Reluctance to discuss weaknesses and concern over revealing them to our enemies has in fact created our greatest weakness, and it is being exploited by international terrorist organisations everyday. Lack of discussion has, as is often the case in the public sector, led to lack of investment in CT infrastructure, equipment, research and training, and unequal strengths among EU member states hence leaving pockets of very vulnerable and ‘at risk’ communities.

These mainly Muslim communities often suffer lower if not no police patrols, no public investment into community support projects and hence the resulting growth in crime amidst a wealthier and hostile host community. It’s not rocket science that if there are no police patrols criminals flourish and become the moral authority. Yes criminals, sometimes terrorists, become the moral authority in parts of our European cities.

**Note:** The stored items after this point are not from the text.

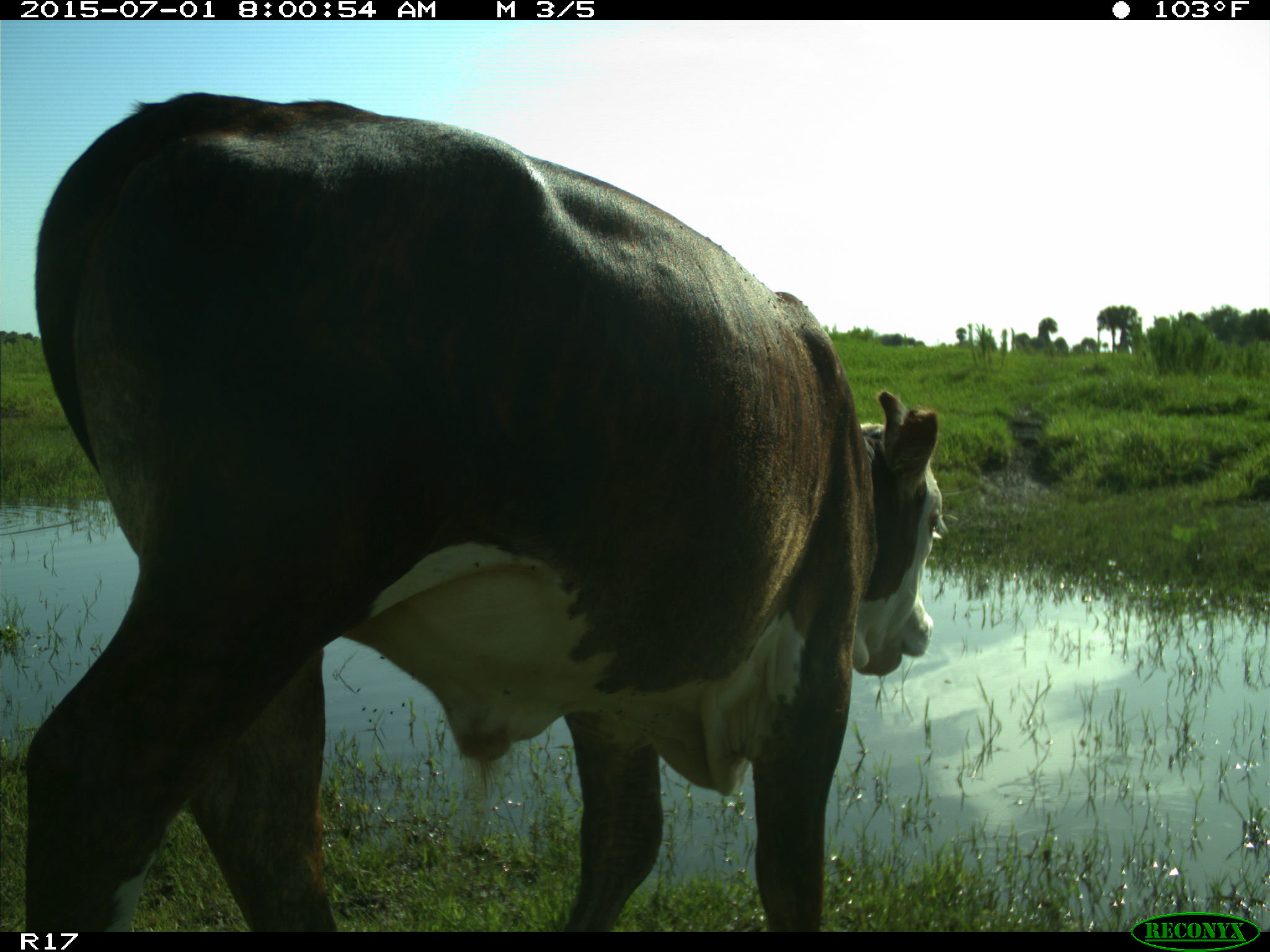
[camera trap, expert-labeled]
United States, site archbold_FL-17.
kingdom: Animalia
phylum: Chordata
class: Mammalia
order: Artiodactyla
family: Bovidae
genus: Bos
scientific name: Bos taurus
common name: domestic cow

Families faced with rising crime and increasing unemployment in their neighbourhood with young people left jobless and sometimes homeless are becoming more and more isolated from the state. Communities with high migration and diverse demographies begin to be ‘wiped off’ the media landscape unless a major crime is revealed and then brings often unhelpful media attention, inflaming already existing tensions. This isolation from the state, lack of positive interaction between frontline public sector organisations such as the Police and the community leave the door wide open for organised criminals and extremists to advance their dubious morals and legitimacy in a community under pressure surrounded by a hostile and suspicious society. France, which has suffered the most among EU member states in the last two years is a textbook example.

Speaking recently at Europol in the Hague, I outlined potential ways forward for Policing and Security and Intelligence Agencies in France, Belgium, Italy, Greece and Germany. Chief among my recommendations were increased Community (friendly) Police patrols in high risk areas in order to both deter criminal ‘start-ups’ from growing but also to give the community confidence to themselves deter crime.

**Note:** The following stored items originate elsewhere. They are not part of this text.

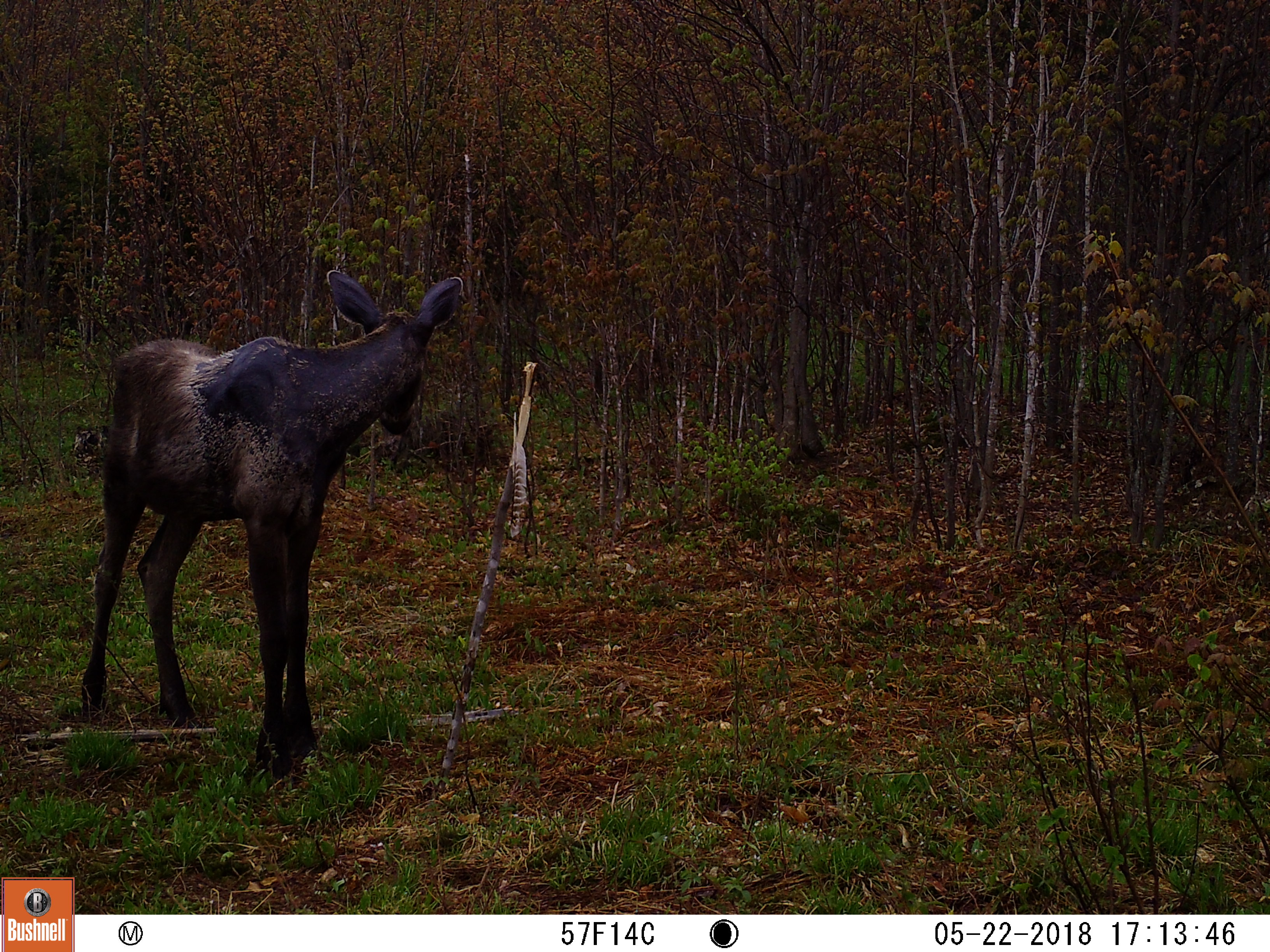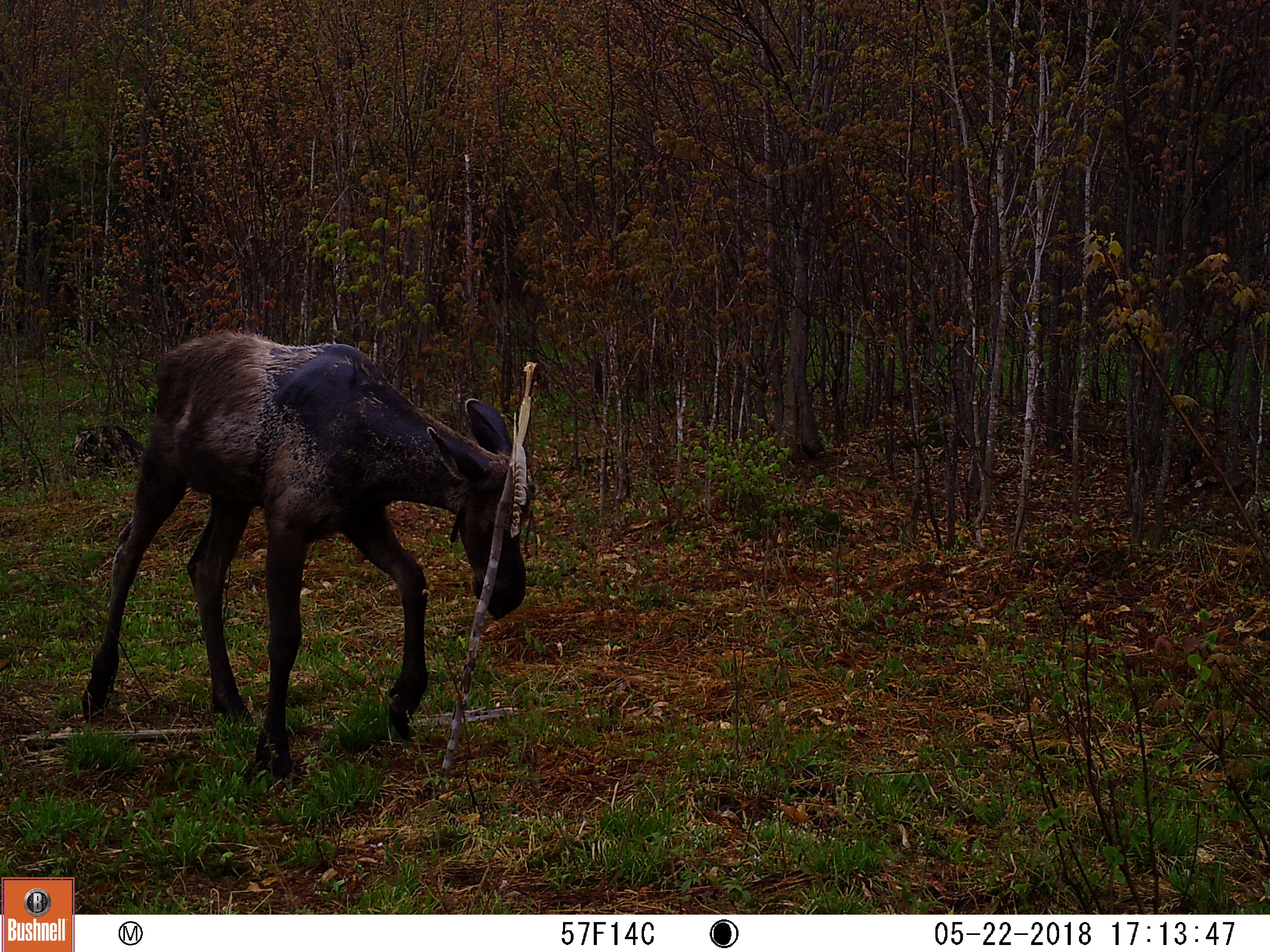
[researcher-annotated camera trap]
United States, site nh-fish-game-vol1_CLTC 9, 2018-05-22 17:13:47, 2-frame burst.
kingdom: Animalia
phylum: Chordata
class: Mammalia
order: Artiodactyla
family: Cervidae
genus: Alces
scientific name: Alces alces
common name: moose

Community policing is ‘neighbourhood back-up’ it’s the absolute pre-requisite for successful prevention and response to terrorism. Building relationships between law enforcement and the people takes time and boots on the ground, it means knowing the first names of your local neighbourhood police. In the case of the UK community policing has provided the lifeblood to terrorism investigations the length and breadth of the country, providing intelligence and timely warnings from Muslim community members who want to bring an end to the terrorism that has blighted now a generation of its youth.

Those weekly police surgeries, nightly patrols, quick response to burglaries, talks in high schools do the work required to claim back the moral authority from criminals and violent extremists, and importantly, relaxes the relationship between host societies and communities with migrant histories.

And this is where the problem of terrorism in mainland Europe begins to reveal itself. Most European countries simply DON’T DO THIS. Speaking with Police leaders who often have sat with their head in their hands and hearing them say that they had no mechanism to make these changes, there was no likelihood of change and that it would take a government decision to implement force-wide community-led policing in ‘at risk’ communities was nothing short of heartbreaking as much as it was scary.

The immediate future for France and its closest neighbours is this; less community policing means growth of crime in small communities. Reduced or no relationship actually quickly becomes hostility, means less trust between state and the people, means less intelligence flow, means more terrorism.

Ultimately the objectives of counter-terrorism cannot be achieved without the people, so a strategy that maintains hostility if not growing it, between communities under pressure and the police is only playing into the hands of terrorists who quickly foster a sense of belonging with the isolated and disenfranchised.

A well known African Proverb warns that when a village fails to fully initiate a member of their youth, that youth will one day burn the whole village down just to feel it’s warmth. However this proverb is not about youth, it’s about belonging and the truth we all share; the hunger for belonging.